*** Exercise passage ***

On Monday an old friend died. Todd Varness was a brilliant physician, teacher and friend. He was a pediatrician in Madison, 36 years old, and his wife Deirdre is expecting their first child (a boy) in just a few months. On Good Friday he was diagnosed with lung cancer - the apparent return of a cancer he'd beaten years earlier. He died 4 months later.
Todd and I were no longer close friends. In college, however, he and a handful of others formed my community. He and I were lab partners (until he quickly passed me by and became my TA); dance partners, housemates, and good friends. So many memories of that time have come flooding back in the last few days. Acrobatic dance moves on the sticky floor of the Phi Psi house; debates over the true meaning of life after death as told by Dostoevsky; Ad hoc Chemistry lessons in the library; nights sitting on the roof of Homer Court. Not all of the memories are positive. He was also probably my first attempt at love, though it was never so clear, and my heart broke many times throughout our friendship. But the memories are all - every single one of them - incredibly full of life. Those were such vibrant times and the growth that occurred then has been a blessing for my lifetime.

***

◆ Your objective ◆
Translate this sentence from the tribute to Todd Varness into Spanish: "On Good Friday he was diagnosed with lung cancer - the apparent return of a cancer he'd beaten years earlier."

*** Stored data ***

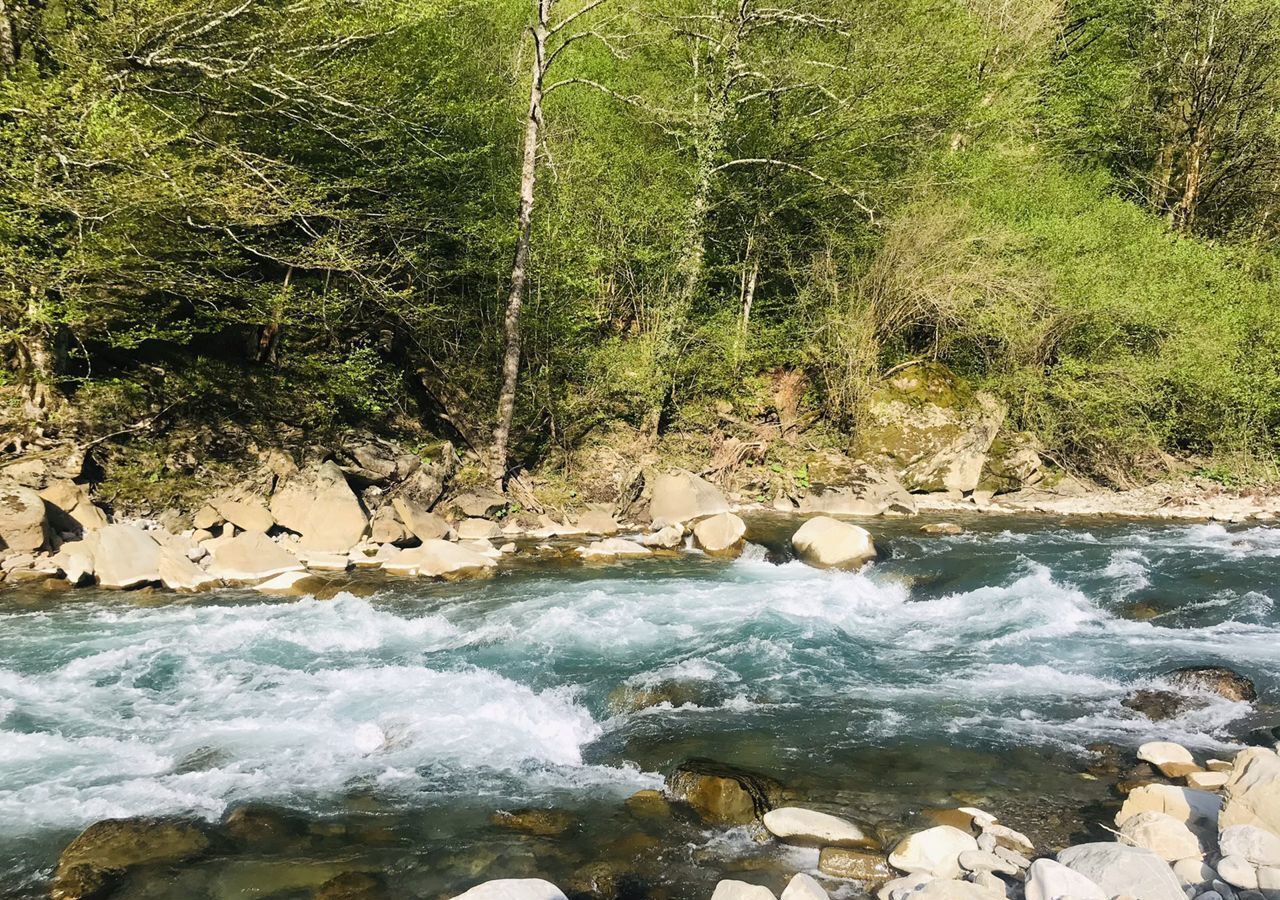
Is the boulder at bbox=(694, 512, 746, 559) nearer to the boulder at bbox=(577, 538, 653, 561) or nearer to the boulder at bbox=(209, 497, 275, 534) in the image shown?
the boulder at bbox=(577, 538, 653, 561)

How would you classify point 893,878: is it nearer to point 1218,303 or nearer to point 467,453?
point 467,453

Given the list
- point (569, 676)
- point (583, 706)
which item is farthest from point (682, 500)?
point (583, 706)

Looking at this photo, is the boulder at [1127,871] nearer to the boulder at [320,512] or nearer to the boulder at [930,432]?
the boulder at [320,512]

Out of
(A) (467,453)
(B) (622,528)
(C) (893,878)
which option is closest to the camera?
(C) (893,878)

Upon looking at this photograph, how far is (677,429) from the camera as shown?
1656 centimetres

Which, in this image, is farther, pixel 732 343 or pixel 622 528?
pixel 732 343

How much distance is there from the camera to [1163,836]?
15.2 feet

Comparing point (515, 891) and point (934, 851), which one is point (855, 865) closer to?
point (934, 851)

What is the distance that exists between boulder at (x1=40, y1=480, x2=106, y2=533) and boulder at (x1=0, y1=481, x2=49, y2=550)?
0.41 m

***

◆ Answer box ◆
El Viernes Santo le diagnosticaron cáncer de pulmón, al parecer el regreso de un cáncer que había vencido años antes.